Texte fourni:
__________________________________________________

Une vidéo virale souligne l’angoisse d’une pénurie de blouses à l’AP-HM
Ce week-end, une vidéo montrant du personnel de l'AP-HM déballant des blouses défectueuses a fait parler d'elle. S'il s'agit d'un épiphénomène selon la direction,cette vidéo très commentée par les soignants souligne en revanche une vraie crainte de pénurie de cet équipement de protection.
Capture d'écran de la vidéo du déballement des blouses défectueuses par le personnel de l'AP-HM.
La vidéo n’a pas mis longtemps à faire le tour des services de l’AP-HM, l’assistance publique des hôpitaux de Marseille et des réseaux sociaux. On y voit du personnel, infirmiers et aide-soignants, déballer des blouses qui tombent aussitôt en lambeaux. “Décrépitude totale à tous les niveaux !” ; “Je me demande à quoi peut donc bien servir l’argent des impôts…”; “Non mais on touche le fond… Personne ne contrôle la qualité des livraisons ? La sixième puissance mondiale incapable de fournir des blouses à ses hôpitaux.” Les commentaires qui accompagnent ce film de quelques secondes empruntent tous les tons de la colère, voire de l’inquiétude.
⚡Voici les nouvelles blouses envoyées hier à l'hôpital #Timone (13)
Non mais on touche le fond… Regardez ces blouses se désintégrer 😡
Personne ne contrôle la qualité des livraisons ? On parle DE BLOUSESVoici la 6e puissance mdiale incapable d'en fournir à ses hôpitaux 😢😕 pic.twitter.com/B7Huin8kHB
— Ma Vérité Politique ⚘ (@MVPolitique) April 5, 2020
D’où viennent ces blouses ? Pourquoi s’effritent-elles ainsi à peine sorties de leur emballage ? Combien d’équipements de protection sont dans cet état à l’AP-HM ? En cette période de crise sanitaire, la rumeur se propage dans les couloirs des hôpitaux de Marseille. La pénurie est sur toutes les bouches et chacun y va de son analyse.
“Il paraît que c’est parce qu’ils ont essayé de laver des blouses jetables”, souffle un travailleur social. “Non mais c’est pas possible, ils les ont trouvé où ces blouses ? C’est le fabriquant qui a payé l’AP-HM pour qu’elle les prenne ?”, s’agace encore un aide-soignant de la Timone. Sollicitée de toutes parts, la direction de l’Assistance publique des hôpitaux de Marseille a, ni une ni deux, organisé une conférence de presse pour éteindre l’étincelle de ce qu’elle considère être un épiphénomène.
300 blouses défectueuses sur 20 400
“Ces surblouses défectueuses proviennent d’un stock de 20 400, sur lequel seulement 300 se sont révélées inutilisables, minimise Pierre Pinzelli, secrétaire général de l’AP-HM. En ce moment, nous en utilisons entre 5 000 et 7 000 par jour.” Jetable, cet EPI, pour équipement de protection individuelle, se place comme son nom l’indique sur les blouses avant d’effectuer des actes chez des patients contaminés. “Il s’agit d’une commande antérieure à la crise faite chez un fournisseur très sérieux (Frontex), ajoute le SG pour couper court aux rumeurs. Nous réalisons un sondage de qualité par lot et non pas par sachet. Mais dès que notre système lié aux événements indésirables a permis d’identifier les surblouses défectueuses, elles ont immédiatement été retirées et remplacées. Il n’y a eu aucune mise en danger.”

__________________________________________________

Données extraites:
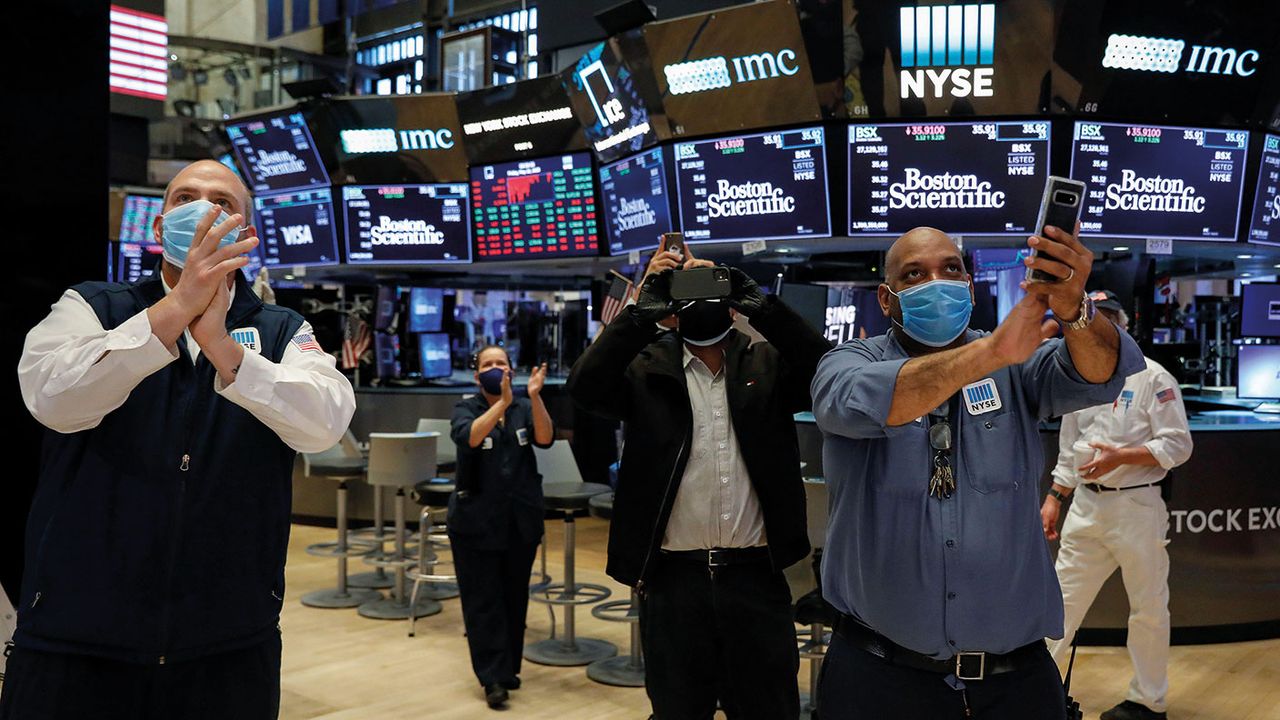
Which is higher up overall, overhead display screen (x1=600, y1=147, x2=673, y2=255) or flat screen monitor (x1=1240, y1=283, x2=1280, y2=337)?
overhead display screen (x1=600, y1=147, x2=673, y2=255)

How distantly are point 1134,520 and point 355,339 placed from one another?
654cm

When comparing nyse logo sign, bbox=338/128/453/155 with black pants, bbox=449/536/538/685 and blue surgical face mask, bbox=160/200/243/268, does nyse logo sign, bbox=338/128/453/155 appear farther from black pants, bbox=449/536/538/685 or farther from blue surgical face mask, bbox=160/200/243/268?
blue surgical face mask, bbox=160/200/243/268

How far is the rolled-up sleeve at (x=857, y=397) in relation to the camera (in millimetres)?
1931

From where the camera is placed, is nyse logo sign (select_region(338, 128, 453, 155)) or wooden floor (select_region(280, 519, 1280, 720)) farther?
nyse logo sign (select_region(338, 128, 453, 155))

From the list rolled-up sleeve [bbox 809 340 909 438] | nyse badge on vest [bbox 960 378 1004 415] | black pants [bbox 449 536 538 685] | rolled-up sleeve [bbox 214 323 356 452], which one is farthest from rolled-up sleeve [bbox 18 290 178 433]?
black pants [bbox 449 536 538 685]

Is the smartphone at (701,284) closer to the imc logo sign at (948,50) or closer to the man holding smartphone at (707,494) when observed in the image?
the man holding smartphone at (707,494)

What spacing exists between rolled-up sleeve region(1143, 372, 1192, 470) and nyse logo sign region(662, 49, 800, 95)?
2573mm

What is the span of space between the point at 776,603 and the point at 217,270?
1.77 meters

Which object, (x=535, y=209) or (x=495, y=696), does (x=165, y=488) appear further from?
(x=535, y=209)

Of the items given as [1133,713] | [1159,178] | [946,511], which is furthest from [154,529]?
[1159,178]

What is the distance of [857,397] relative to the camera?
195cm

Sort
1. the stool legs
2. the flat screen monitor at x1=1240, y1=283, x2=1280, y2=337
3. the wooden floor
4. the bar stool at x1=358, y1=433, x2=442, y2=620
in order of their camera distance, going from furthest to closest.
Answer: the flat screen monitor at x1=1240, y1=283, x2=1280, y2=337 < the stool legs < the bar stool at x1=358, y1=433, x2=442, y2=620 < the wooden floor

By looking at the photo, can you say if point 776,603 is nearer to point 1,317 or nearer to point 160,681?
point 160,681

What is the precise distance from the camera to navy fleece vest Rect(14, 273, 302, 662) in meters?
1.81
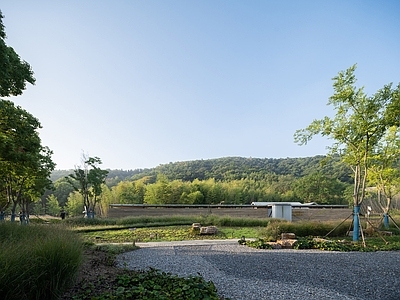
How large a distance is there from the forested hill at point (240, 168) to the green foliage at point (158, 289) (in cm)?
2832

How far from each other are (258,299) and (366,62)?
803 centimetres

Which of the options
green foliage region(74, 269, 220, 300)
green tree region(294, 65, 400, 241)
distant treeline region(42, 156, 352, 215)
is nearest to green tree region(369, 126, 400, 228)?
distant treeline region(42, 156, 352, 215)

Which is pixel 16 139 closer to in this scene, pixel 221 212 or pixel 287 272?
pixel 287 272

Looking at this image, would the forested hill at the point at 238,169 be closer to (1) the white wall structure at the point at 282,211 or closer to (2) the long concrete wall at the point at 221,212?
(2) the long concrete wall at the point at 221,212

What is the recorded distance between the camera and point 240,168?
121ft

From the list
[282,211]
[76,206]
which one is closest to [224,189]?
[282,211]

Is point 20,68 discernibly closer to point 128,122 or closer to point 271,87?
point 128,122

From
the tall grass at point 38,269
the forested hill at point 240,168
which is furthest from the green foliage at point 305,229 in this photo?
the forested hill at point 240,168

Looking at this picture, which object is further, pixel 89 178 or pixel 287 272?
pixel 89 178

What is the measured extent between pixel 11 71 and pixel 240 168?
3258 cm

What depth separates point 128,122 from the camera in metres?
12.1

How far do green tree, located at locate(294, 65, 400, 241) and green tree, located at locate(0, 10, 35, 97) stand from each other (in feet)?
26.8

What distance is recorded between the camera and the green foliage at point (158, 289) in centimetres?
257

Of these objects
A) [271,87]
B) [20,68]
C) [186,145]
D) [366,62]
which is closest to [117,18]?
[20,68]
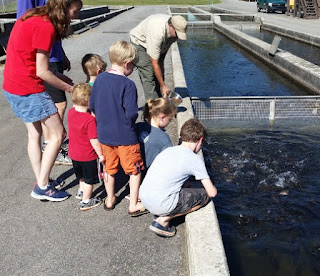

__________________________________________________

Consigne 1:
Répondez aux questions suivantes d'après l'article sur les blouses de l'AP-HM.
(a) Quelles catégories de personnel voit-on déballer les blouses dans la vidéo ?
(b) Sur un stock de combien de surblouses les 300 pièces inutilisables ont-elles été trouvées ?
(c) Quel fournisseur le secrétaire général de l'AP-HM cite-t-il pour la commande ?
Consigne 2: Dans l'article sur les blouses de l'AP-HM, relevez toutes les questions posées dans le paragraphe qui commence par « D'où viennent ces blouses ? ».

Corrigé 1:
(a) Des infirmiers et des aide-soignants.
(b) Sur un stock de 20 400 surblouses.
(c) Frontex.

Corrigé 2:
D'où viennent ces blouses ?
Pourquoi s'effritent-elles ainsi à peine sorties de leur emballage ?
Combien d'équipements de protection sont dans cet état à l'AP-HM ?